At the ripe old age of 22, I married my Army officer husband and left my small town, east coast bubble to move halfway across the country and begin my life as an Army wife.
I thought I knew what I was getting myself into - establishing myself in a new place with a new job, new friends, etc - but I quickly learned that I had grossly underestimated how hard it would be.
We pulled into our tiny little ranch home in Lawton, Oklahoma on a Saturday, and my husband left on a Monday morning for the week. I had no idea where I was, what I was doing, or how to navigate the very complex military world with their acronyms that sounded like a different language.
As a classic introvert it wasn’t easy for me to step out of my comfort zone to introduce myself to new people or seek out new opportunities, but with a husband who was gone a lot of the time and no one else in my circle…I had no choice.
It was sink or swim.
I threw myself into a part-time job while attending graduate school, imagining that I’d graduate and immediately land a job in my field…but that is not how my story went.
One month before I graduated, my husband got deployed to Iraq for a year. I thought of myself as a pretty independent person up to that point, but when he left - so did my security blanket. Beyond being worri ed about him + his safety, I wondered how I’d survive the year alone.
I considered moving back to be with my family for the year but I knew that it would feel like I was giving up on myself, so I stayed and threw myself into my job search.
Turns out landing a job as a transient military spouse is not as easy as I hoped it would be, and I spent four months going on interview after interview and landing none of them. I was lost, overwhelmed and questioning everything…and as hard as I tried to appear happy on the outside, it was one of the hardest periods of my life.
Until it wasn’t.

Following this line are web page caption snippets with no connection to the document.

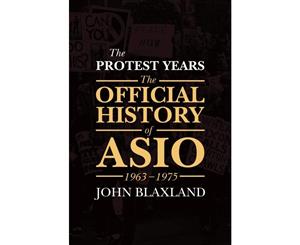 The Protest Years  The Official History of Asio 1963-1975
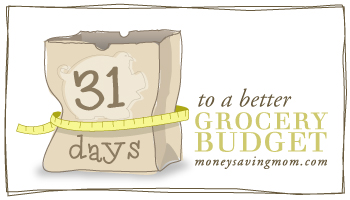 31 Days to a Better Grocery Budget
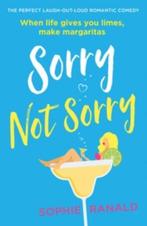 Sorry Not Sorry The perfect laugh out loud romantic comedy, Boeken, Verzenden, Gelezen, Sophie Ranald
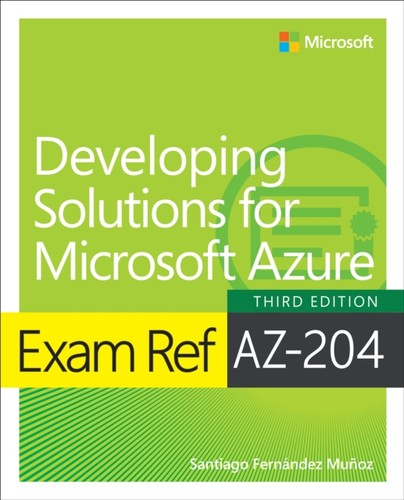 Exam ref az204 - ref, developing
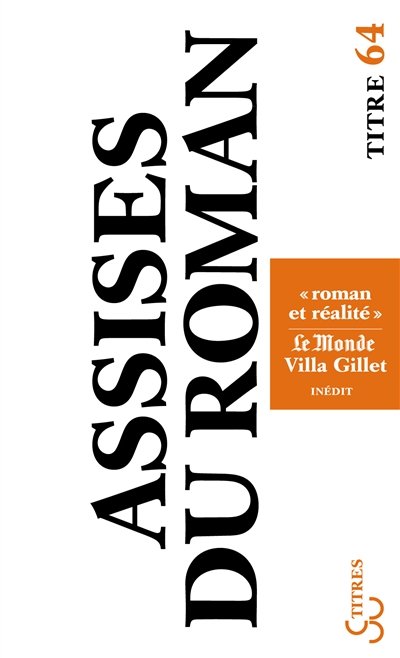 Les Assises internationales du roman : roman et réalité : 30 mai 2007-3 juin 2007, Lyon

An incredible woman decided to hire me for a job that I wasn’t qualified for, one that made no sense on paper, one that didn’t match up with my graduate degree…but she took a chance on me. And in her doing so, they taught me to take a chance on myself.
I showed up to that job each day with the goal of making an impact, no matter how that looked. Though I wasn’t counseling in the traditional sense, I took the skills I learned in school and used them every single day.
That job changed me. It was the reminder I needed that I already had what it took to find satisfaction + success. I had to stop waiting for the perfect thing to land in my lap, and I needed to get out there and create it myself.
Here’s your reminder that your path isn’t always going to look as you imagined it would, but that shouldn’t stop you.
Make the most of what you have, take tiny steps forward, and have faith that when you look back and connect the dots on your life, it will all make sense. It always does.
Thank you to our veterans today and every day, especially my husband ??????